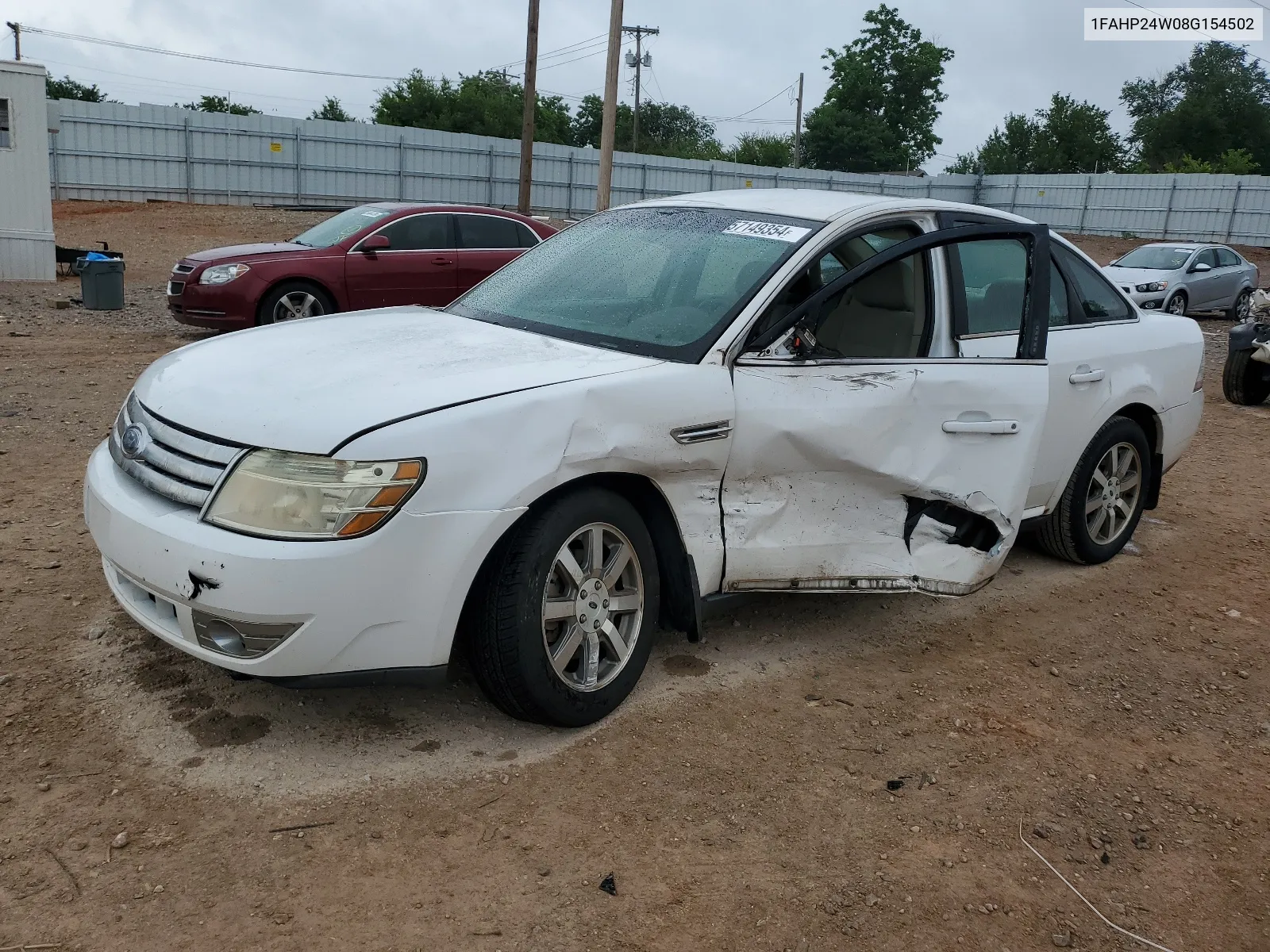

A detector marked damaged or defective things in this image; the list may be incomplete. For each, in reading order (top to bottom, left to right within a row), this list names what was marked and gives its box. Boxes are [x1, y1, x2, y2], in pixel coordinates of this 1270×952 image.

damaged white car [84, 194, 1203, 731]
dented front door [721, 360, 1046, 597]
dented rear door [721, 225, 1056, 597]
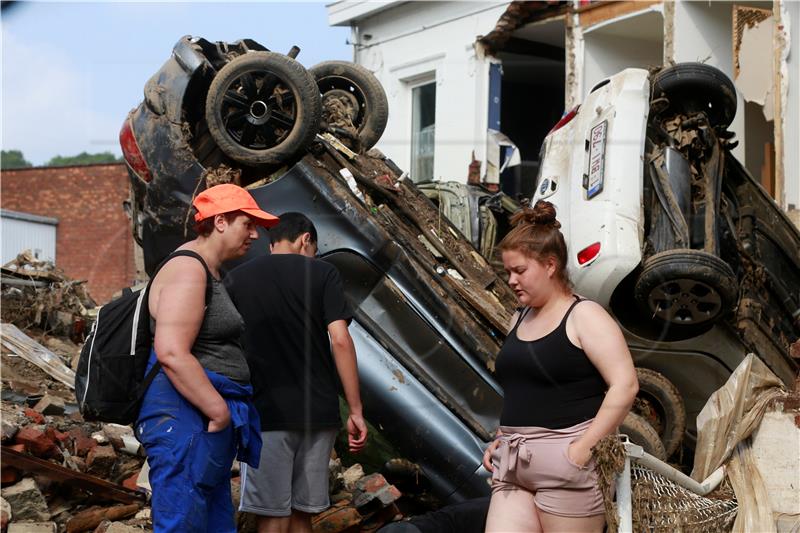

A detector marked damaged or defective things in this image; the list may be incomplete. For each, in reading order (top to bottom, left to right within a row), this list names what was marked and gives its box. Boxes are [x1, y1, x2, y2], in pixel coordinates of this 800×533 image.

- Prompt
The answer should be an exact copy of the material, with its pictures removed.

- Response
A detector marked damaged or defective things in this image; the list may be incomplete. For each, in reading order (top to bottom, left to right within a row), this list names what was marked and gives its box. Boxes are [x1, y1, x2, y2], in pixel coordinates of this 1270×952 image.

damaged white car [84, 194, 1203, 731]
dented front door [721, 360, 1046, 597]
dented rear door [721, 225, 1056, 597]

A detector marked damaged or defective things in this image; the list may be incomplete. For each, in reading order (top to bottom, left to right within a row), this list names what was marked and gives its box. Boxes are [x1, y1, x2, y2], in pixel coordinates of this 800×533 image.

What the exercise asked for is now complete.